Tarefas do exercício:
a: Como se traduz para inglês esta frase do excerto sobre o Dia de Todos os Santos: «Festeja-se no primeiro dia de Novembro o Dia de Todos os Santos.»?
b: No excerto sobre o Dia de Todos os Santos, com que bebidas a rapaziada acompanhava as castanhas assadas?
c: Prossiga o excerto sobre o Dia de Todos os Santos em Quadrazais a partir da última frase apresentada.

Excerto:
——————
Festeja-se no primeiro dia de Novembro o Dia de Todos os Santos. Nesse dia havia missa e procissão em Quadrazais.
Era nesse dia que se deixavam os castanheiros, podendo, quem quisesse, fazer neles o rebusco, munido duma cesta e dum martelo de madeira que funcionava com dois gumes. À tarde a rapaziada fazia grandes magustos, acompanhando as castanhas assadas com aguardente, anis ou jeropiga.
Em Quadrazais não havia água-pé. Enquanto assavam as castanhas até jogavam ao contras ou cabeças com palitos (com a aberto=fósforos). Seguia-se a procissão ao cemitério, com as campas enfeitadas com muitas flores e com várias velas acesas. À noite os pais mandavam os filhos entregar um bocado de pão aos mais pobres.
——————
Material extraído:
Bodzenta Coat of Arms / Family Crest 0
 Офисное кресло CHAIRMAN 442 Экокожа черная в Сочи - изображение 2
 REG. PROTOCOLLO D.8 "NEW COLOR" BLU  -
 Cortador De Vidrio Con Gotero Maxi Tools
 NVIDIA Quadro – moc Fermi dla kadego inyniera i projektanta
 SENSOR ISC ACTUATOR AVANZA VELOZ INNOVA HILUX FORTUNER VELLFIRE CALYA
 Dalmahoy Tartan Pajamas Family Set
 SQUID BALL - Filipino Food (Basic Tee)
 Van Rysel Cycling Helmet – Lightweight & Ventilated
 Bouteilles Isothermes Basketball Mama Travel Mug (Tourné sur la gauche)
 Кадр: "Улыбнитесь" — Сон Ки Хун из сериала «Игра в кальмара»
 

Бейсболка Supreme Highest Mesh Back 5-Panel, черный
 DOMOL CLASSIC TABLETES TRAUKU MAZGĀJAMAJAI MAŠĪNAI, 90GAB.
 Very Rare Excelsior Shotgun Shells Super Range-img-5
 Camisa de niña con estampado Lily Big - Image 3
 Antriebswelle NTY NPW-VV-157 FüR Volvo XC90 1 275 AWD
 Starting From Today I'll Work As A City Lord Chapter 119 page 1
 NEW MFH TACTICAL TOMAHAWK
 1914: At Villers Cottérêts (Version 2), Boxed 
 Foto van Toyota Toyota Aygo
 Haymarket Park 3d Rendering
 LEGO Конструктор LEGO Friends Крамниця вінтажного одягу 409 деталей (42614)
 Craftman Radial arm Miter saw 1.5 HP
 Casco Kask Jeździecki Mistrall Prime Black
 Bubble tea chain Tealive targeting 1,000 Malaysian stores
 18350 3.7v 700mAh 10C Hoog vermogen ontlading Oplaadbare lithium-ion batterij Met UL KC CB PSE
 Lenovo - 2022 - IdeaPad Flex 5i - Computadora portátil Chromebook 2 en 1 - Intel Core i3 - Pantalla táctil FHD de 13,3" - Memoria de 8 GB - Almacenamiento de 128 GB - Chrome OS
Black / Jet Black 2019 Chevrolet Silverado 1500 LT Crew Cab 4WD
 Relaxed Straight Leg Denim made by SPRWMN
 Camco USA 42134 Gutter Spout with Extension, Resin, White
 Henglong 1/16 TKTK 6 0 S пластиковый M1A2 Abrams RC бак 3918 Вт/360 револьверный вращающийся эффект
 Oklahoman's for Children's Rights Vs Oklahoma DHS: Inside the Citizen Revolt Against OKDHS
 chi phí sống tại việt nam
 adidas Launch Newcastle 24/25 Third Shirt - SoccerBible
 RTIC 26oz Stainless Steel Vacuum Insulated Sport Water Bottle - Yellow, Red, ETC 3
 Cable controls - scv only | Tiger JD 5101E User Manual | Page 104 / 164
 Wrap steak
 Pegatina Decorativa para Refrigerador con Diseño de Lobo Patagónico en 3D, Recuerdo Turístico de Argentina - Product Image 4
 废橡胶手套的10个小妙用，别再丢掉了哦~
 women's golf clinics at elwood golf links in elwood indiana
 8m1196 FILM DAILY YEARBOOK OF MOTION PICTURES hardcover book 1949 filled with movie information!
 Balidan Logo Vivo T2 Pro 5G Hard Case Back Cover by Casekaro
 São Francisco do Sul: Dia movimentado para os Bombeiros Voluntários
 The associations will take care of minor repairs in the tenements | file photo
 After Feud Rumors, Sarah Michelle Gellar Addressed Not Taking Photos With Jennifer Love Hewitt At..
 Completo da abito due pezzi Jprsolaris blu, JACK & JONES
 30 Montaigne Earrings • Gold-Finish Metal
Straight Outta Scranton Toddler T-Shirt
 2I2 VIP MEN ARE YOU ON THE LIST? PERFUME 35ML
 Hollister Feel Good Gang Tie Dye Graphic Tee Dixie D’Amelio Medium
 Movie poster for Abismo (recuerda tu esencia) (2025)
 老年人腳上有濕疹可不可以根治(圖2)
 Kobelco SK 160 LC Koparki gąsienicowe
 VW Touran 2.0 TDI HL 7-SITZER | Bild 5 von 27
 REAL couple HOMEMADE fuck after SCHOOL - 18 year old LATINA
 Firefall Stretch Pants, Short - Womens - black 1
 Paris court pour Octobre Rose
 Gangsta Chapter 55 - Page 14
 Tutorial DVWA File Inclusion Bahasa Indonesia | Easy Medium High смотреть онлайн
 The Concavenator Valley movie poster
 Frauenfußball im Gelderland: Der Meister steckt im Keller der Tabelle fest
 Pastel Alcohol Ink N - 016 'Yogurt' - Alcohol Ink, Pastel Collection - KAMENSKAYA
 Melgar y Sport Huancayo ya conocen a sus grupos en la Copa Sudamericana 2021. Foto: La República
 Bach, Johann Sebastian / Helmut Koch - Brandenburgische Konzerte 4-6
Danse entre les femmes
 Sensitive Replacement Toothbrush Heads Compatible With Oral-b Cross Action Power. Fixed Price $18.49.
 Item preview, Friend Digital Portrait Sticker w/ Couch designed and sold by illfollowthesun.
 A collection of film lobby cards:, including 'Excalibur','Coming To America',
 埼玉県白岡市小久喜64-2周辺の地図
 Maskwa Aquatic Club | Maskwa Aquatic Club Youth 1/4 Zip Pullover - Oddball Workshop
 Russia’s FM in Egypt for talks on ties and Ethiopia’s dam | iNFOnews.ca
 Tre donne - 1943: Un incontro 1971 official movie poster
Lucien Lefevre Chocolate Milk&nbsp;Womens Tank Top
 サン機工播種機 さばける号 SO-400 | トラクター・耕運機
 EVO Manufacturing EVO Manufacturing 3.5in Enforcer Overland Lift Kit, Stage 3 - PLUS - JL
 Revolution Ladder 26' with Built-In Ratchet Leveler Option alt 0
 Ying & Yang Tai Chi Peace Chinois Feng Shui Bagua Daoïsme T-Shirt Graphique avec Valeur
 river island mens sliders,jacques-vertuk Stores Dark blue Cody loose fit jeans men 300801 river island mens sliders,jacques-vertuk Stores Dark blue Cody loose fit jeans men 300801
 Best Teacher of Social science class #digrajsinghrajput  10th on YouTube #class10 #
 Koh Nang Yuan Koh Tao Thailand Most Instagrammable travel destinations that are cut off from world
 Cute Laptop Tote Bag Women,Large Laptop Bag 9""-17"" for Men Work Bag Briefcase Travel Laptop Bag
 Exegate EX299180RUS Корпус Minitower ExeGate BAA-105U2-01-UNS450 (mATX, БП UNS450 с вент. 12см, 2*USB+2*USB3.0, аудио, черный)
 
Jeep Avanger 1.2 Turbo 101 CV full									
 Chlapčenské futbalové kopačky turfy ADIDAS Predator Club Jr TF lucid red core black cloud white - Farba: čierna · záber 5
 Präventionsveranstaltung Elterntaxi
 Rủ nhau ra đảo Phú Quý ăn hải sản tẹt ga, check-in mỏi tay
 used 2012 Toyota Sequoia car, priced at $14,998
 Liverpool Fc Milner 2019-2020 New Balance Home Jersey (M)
——————
Respostas do exercício:
a: All Saints' Day is celebrated on the first day of November.

b: Com aguardente, anis ou jeropiga.

c:
Neste dia os padrinhos ou aqueles a quem chamavam padrinhos, e eram muitos os afilhados não verdadeiros, já que era hábito em Quadrazais chamar padrinho ou madrinha aos amigos mais velhos já que mais não fosse para receber a rosca, davam a todos os afilhados uma rosca, bolo redondo de trigo com azeite, cozido no forno. O dia de anos era ignorado pelos padrinhos ou até pelos pais e pelo próprio. Nós, miúdos, aguardávamos ansiosos pela rosca que tinha um sabor especial nesse dia. Noutras terras os miúdos vão de casa em casa a pedir o pão por Deus. A origem deste costume deve ser comum, já que o pão ou rosca de farinha é o elemento central.
Em anos mais recuados, o dia 2, Dia de Fiéis Defuntos, também era feriado. De manhã ia-se à missa e à tarde ao cemitério.
Recordando esses tempos da minha infância, de choro pelos que tinham partido, vou reproduzir em verso o que guardo na memória deste dia, às vezes soalheiro, mas na maioria das vezes já bem frio ou até com neve.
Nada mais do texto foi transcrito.